Our dataset contains entities who have competed in a wide range of events and scikit-learn’s biclustering implementation was able to cluster ~475,000 athletes based on their events in 8 seconds on an 8-core CPU. While the sklearn.clustering.biclustering.SpectralCoclustering model does not base its clusters on it’s neighbors , I sorted the columns (events) in my data matrix by discipline (throws, jumps, sprinting, long-distance running) and, for running events, in ascending order of the distance of the race. This does not have any impact on the output clusters, but does make the heatmap visualizing the data easier to read.

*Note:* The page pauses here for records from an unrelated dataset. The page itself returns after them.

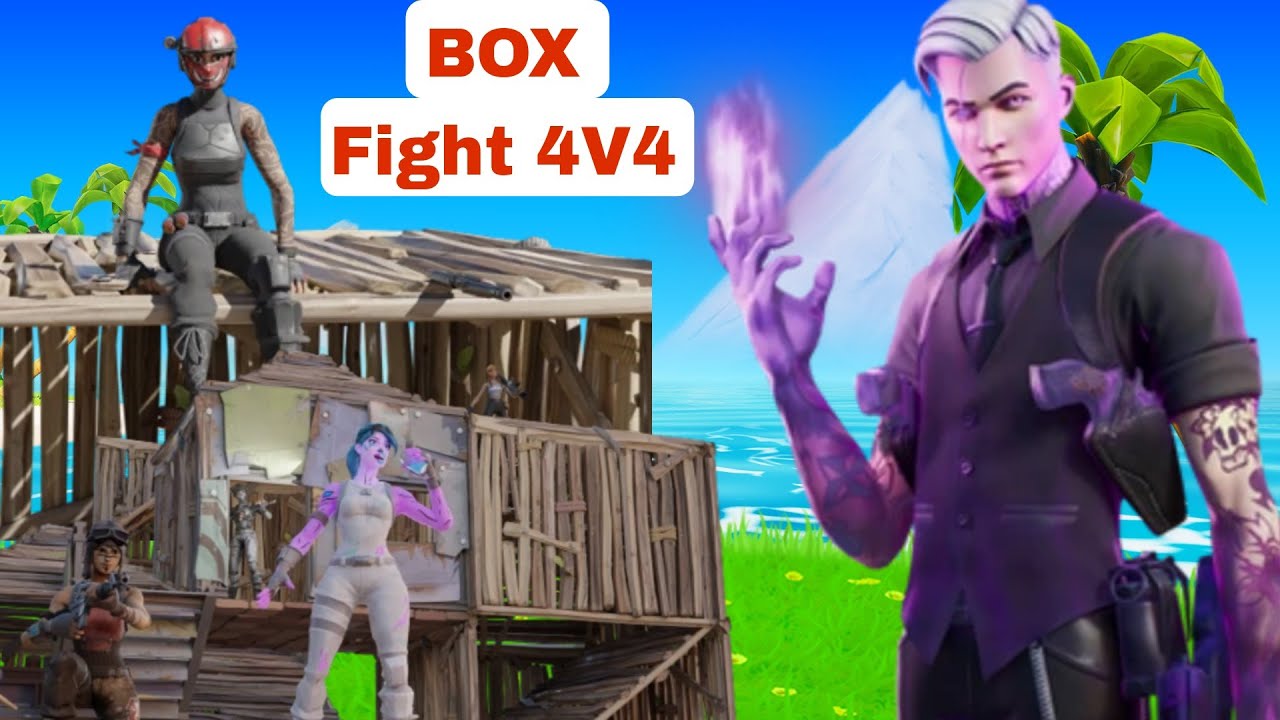 Box fight (4v4)fortnite creative map code(0667-8789-2959)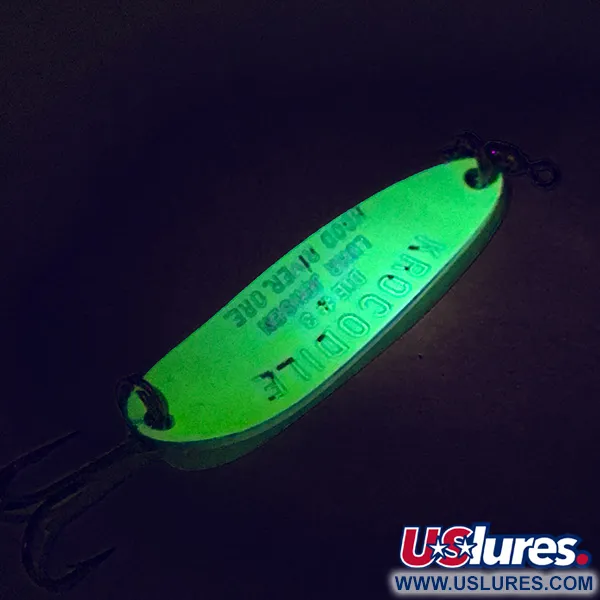 Luhr Jensen Krocodile Die #3 UV Plandavka, Chartreuse, 10g, UV, #7468
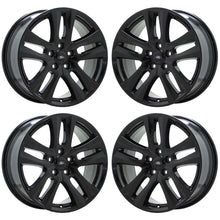 Load image into Gallery viewer, EXCHANGE 18&quot; Ford Explorer Black wheels rims Factory OEM set 10182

from sklearn.cluster.bicluster import SpectralCoclustering

import pandas as pd
import numpy as np
import matplotlib.pyplot as plt
import seaborn as sns

file_name = 'entity_event_participation.csv'
print 'processing %r' % file_name
df = pd.read_csv(file_name)

matrix = np.array(df.as_matrix())
# remove any athletes that have not participated in any events
matrix = matrix[~(matrix == 0).all(1)]

# remove any events which no athletes have competed in
zero_columns = np.argwhere(np.all(matrix[..., :] == 0, axis=0))
matrix = np.delete(matrix, zero_columns, axis=1)

# fit the model
model = SpectralCoclustering(n_clusters=6, random_state=0, n_jobs=-1).fit(matrix)

athlete_labels = model.row_labels_
event_labels = model.column_labels_

# sort athletes by their assigned label
fit_data = matrix[np.argsort(athlete_labels)]
fit_data = pd.DataFrame(fit_data, columns=df.columns)

# plot our results
#mask (do not render) blocks for events the athlete hasn't competed in
mask = fit_data == 0
sns.heatmap(fit_data, mask=mask)
plt.show()

Based on our produced competitor clusters, the biclustering model clustered events into throwers, mid-distance and distances runners, sprinters, and two groups of multi-event competitors, one of which focuses on field events and sprint events, and another that participates in all types of events.

Conclusion🔗

Machine learning has applications within sports, and has a low barrier to entry. Gathering data about a sport can enable insights to be gathered and acted upon considerably faster than by a human. This can free up humans to take on problems that are less defined that are critical for athlete’s performance and for spectator entertainment.